Device Monitoring - chuckablack/quokka GitHub Wiki
Quokka monitors devices in two ways:
- Availability/Response Time: Quokka goes out to the configured devices and polls them using the appropriate device communication mechanism, e.g. NAPALM or ncclient.
- Compliance: Quokka attempts to read the device's software version, and configuration, and compares these against a stored 'standard' value for each. If they match, quokka considers it to be compliant, and if not, quokka considers that it is out of compliance.
Availability
If the device replies, it is considered to be 'available'. Further analysis could be done, e.g. a heuristic considering memory or CPU utilization, perhaps the state of forwarding buffers, etc., but quokka does not attempt to do this, at this time.
Response time
Quokka times how long it takes from initiating the request for information from the device, e.g. via NAPALM, to the time the response is received, and the difference is the "response time". Note that this number if going to be way larger than the response time for hosts, where only a ping is done, or services, where only a brief request (e.g. grabbing an HTTP web page) is executed.
In comparison, for devices using NAPALM, the elapsed time from initiation until completion will involve establishing a connection to the device (e.g. SSH login handshake), gathering of information (e.g. CPU and memory), and returning those values to quokka. This is why response times e.g. to the default Cisco sandbox devices takes exceptionally long. With your own device locally, it should be much faster.
CPU and memory utilization
Some devices are able to provide information about CPU and memory utilization, and NAPALM makes this available when you get the 'facts' for a device. So when monitoring with NAPALM, quokka is able to get this information. Also, in the simulated "SDWAN" devices, I have implemented the random values for cpu and memory, and return those in the "heartbeat" message. Using ncclient, I was unable to figure out how to parse the XML to get those values, and so they are not available.
Compliance monitoring
Quokka has a separate thread that performs compliance monitoring of devices:
- Version: Quokka reads the version of software running on the device, and compares it to a stored 'standard', for that specific device type (based on device vendor and OS). If the version is exactly the same, the device is considered compliant.
- Configuration: Quokka uses NAPALM's configuration functionality to compare the current configuration, to the 'standard' that is stored for that specific device type (vendor and OS). If the 'diff' of these configurations is empty, the configuration is considered to be compliant.

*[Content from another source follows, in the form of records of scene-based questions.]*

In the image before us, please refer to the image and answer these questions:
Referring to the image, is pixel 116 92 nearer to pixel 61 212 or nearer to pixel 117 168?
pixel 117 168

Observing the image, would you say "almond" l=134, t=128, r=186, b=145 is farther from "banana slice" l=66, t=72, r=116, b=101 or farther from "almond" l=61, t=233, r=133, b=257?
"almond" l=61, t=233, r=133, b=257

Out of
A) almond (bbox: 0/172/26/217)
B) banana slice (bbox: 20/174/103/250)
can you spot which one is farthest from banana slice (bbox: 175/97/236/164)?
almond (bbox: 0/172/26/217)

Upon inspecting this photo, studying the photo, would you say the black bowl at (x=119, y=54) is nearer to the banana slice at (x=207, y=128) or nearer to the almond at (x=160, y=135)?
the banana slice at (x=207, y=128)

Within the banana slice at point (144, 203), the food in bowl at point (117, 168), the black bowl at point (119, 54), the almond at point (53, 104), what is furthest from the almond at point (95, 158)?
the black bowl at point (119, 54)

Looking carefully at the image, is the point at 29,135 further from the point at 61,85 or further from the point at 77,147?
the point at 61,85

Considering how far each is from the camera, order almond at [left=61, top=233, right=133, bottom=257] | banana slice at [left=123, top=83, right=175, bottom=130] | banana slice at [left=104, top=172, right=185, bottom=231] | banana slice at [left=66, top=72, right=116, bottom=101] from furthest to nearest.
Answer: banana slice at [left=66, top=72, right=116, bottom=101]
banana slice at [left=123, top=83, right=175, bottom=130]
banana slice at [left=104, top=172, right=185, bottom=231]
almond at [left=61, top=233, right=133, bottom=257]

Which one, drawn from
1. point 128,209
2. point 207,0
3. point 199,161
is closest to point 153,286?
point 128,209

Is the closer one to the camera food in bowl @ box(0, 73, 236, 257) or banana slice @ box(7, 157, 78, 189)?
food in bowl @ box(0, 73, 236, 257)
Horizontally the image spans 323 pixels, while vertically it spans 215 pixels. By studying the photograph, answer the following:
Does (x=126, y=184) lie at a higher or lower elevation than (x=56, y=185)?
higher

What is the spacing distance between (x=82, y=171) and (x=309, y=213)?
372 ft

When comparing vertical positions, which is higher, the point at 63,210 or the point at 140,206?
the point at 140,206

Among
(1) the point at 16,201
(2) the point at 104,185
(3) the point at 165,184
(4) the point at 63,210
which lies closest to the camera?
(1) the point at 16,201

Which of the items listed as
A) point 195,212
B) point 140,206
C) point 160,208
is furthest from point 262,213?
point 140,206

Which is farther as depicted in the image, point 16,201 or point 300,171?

Important: The intention of this software in quokka is fairly clear, but unfortunately, it can be messy, and this functionality in quokka can get out of date, and sometimes I've noticed that NAPALM's "diff" functionality gives unexpected results. See below:
Note: Version comparisons can be tricky, since they sometimes require parsing. E.g. for the Cisco CSR devices in the sandbox, the software version is a pretty long string, e.g. "Virtual XE Software (X86_64_LINUX_IOSD-UNIVERSALK9-M), Version 16.9.3, RELEASE SOFTWARE (fc2)", whereas for the Nexus device it is merely "9.3(3)".
Note: Configuration comparisons done by NAPALM have not always worked as I expected - in fact, it seems like NAPALM gets confused by some of the 'message' values in the Cisco sandbox devices. So this functionality for comparison is perhaps a good start, but more work needs to be done.